Crying Out Love has a frame too: boy never gets over it and still hasn’t, twenty years later, when he’s engaged to be married. The engagement actually doesn’t set off the story, some of the silly plot contrivances do, but it doesn’t really matter. Crying Out Love succeeds where most films of its sort fail–it creates a good teenage love story. It does it small and it does it with good acting. The kid in it, whose name you can find on IMDb if you care (he hasn’t been in anything else), is fantastic, so’s the girl. Even the acting in the modern day is good, it’s just that the character never worked himself out, so it’s sort of unbelievable that anyone would want to marry him. It’s adapted from a romance novel and I’ll bet the fiancée has a limp in it too–but I bet she isn’t supposed to be so good-looking.

Of course, the film falls apart once the girl gets sick, mostly because it’s no longer from the kid’s perspective.
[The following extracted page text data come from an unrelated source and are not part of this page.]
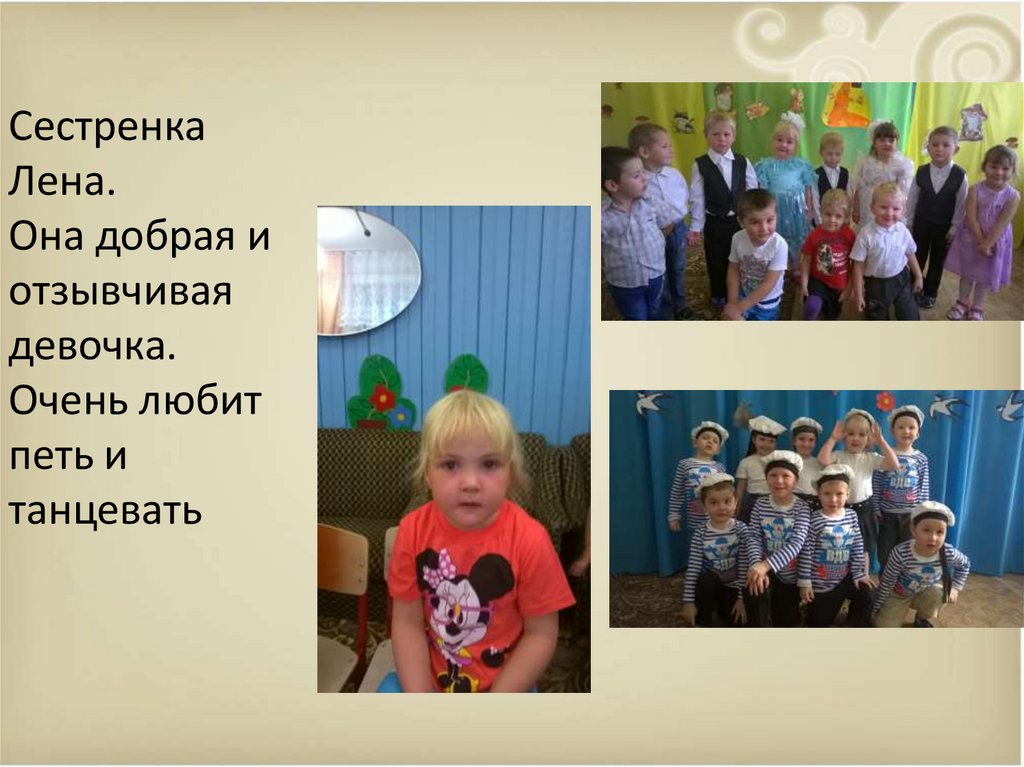 Сестренка Лена.
Она добрая и отзывчивая девочка.
Очень любит петь и танцевать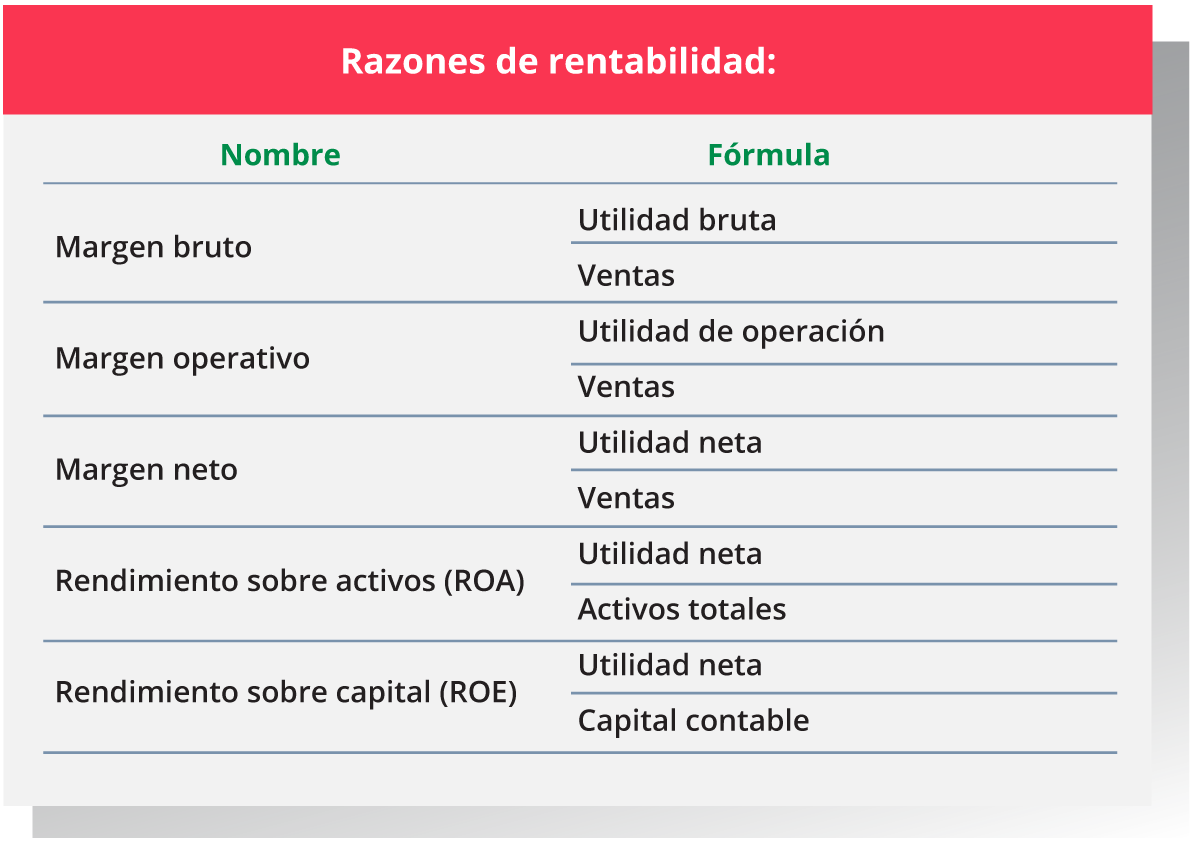 Razones de rentabilidad:

| Nombre | Fórmula |
|---|---|
| Margen bruto | $\frac{\text{Utilidad bruta}}{\text{Ventas}}$ |
| Margen operativo | $\frac{\text{Utilidad de operación}}{\text{Ventas}}$ |
| Margen neto | $\frac{\text{Utilidad neta}}{\text{Ventas}}$ |
| Rendimiento sobre activos (ROA) | $\frac{\text{Utilidad neta}}{\text{Activos totales}}$ |
| Rendimiento sobre capital (ROE) | $\frac{\text{Utilidad neta}}{\text{Capital contable}}$ |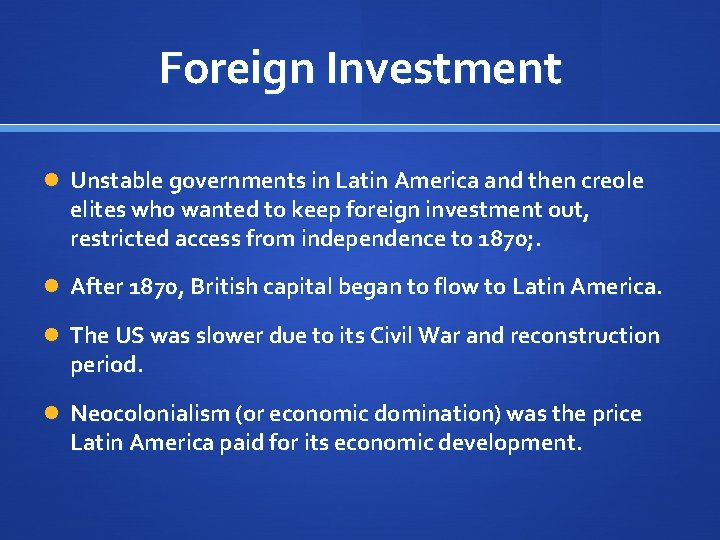 Foreign Investment

Unstable governments in Latin America and then creole elites who wanted to keep foreign investment out, restricted access from independence to 1870;.

After 1870, British capital began to flow to Latin America.

The US was slower due to its Civil War and reconstruction period.

Neocolonialism (or economic domination) was the price Latin America paid for its economic development.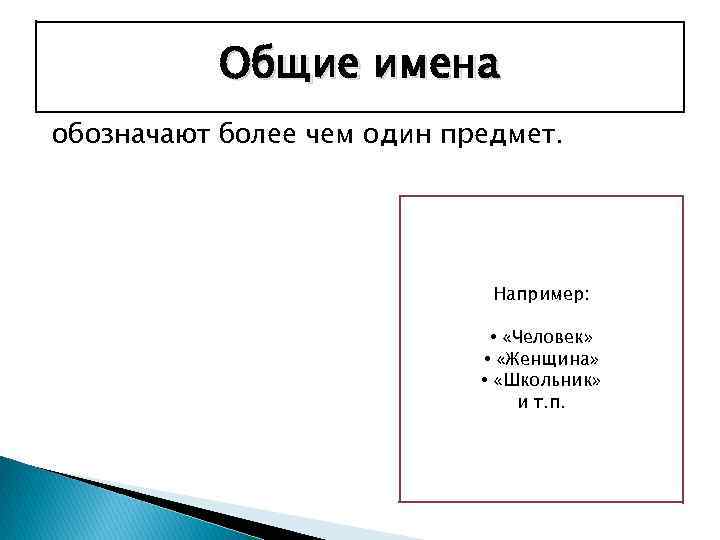 Общие имена

обозначают более чем один предмет.

Например:

• «Человек»
• «Женщина»
• «Школьник»
и т.п.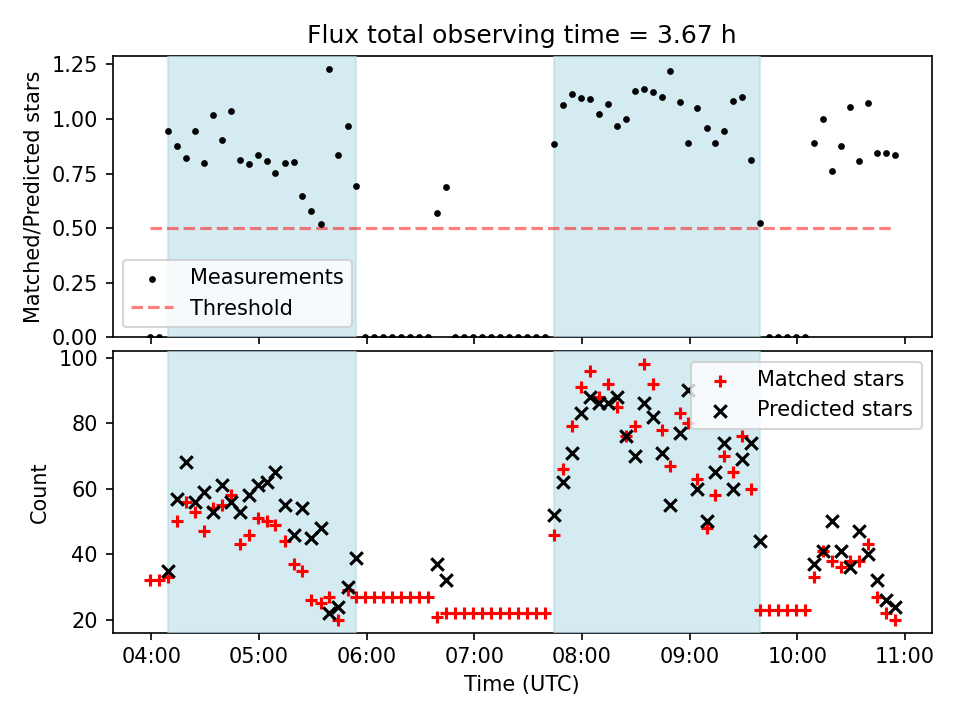 Flux total observing time = 3.67 h

Matched/Predicted stars

1.25
1.00
0.75
0.50
0.25
0.00

Measurements
Threshold

Count

100
80
60
40
20

Matched stars
Predicted stars

04:00 05:00 06:00 07:00 08:00 09:00 10:00 11:00

Time (UTC)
The perspective just loafs around after that point and there’s something at the very end that’s bad, but I don’t even remember what now and I just finished watching it five or six minutes ago. It’s also incredibly predictable.

The director is a complete champ, however, and that alone would make the film worth watching. But, it’s got the good acting to top it off.

2/4★★

CREDITS

Directed by Yukisada Isao; screenplay by Yukisada, Sakamoto Yuji and Itou Chihiro, based on a novel by Katayama Kyouichi; director of photography, Shinoda Noboru; edited by Imai Takeshi; music by Meyna Co.; produced by Haruna Kei and Ichikawa Minami; released by Toho Company Ltd.

Starring Osawa Takao (Sakutaro), Nagasawa Masami (Aki), Moriyama Mirai (Teenage Sakutaro), Shibasaki Kou (Ritsuko), Yamazaki Tsutomu (Shigezou) and Takahashi Issei (Ryunosuke).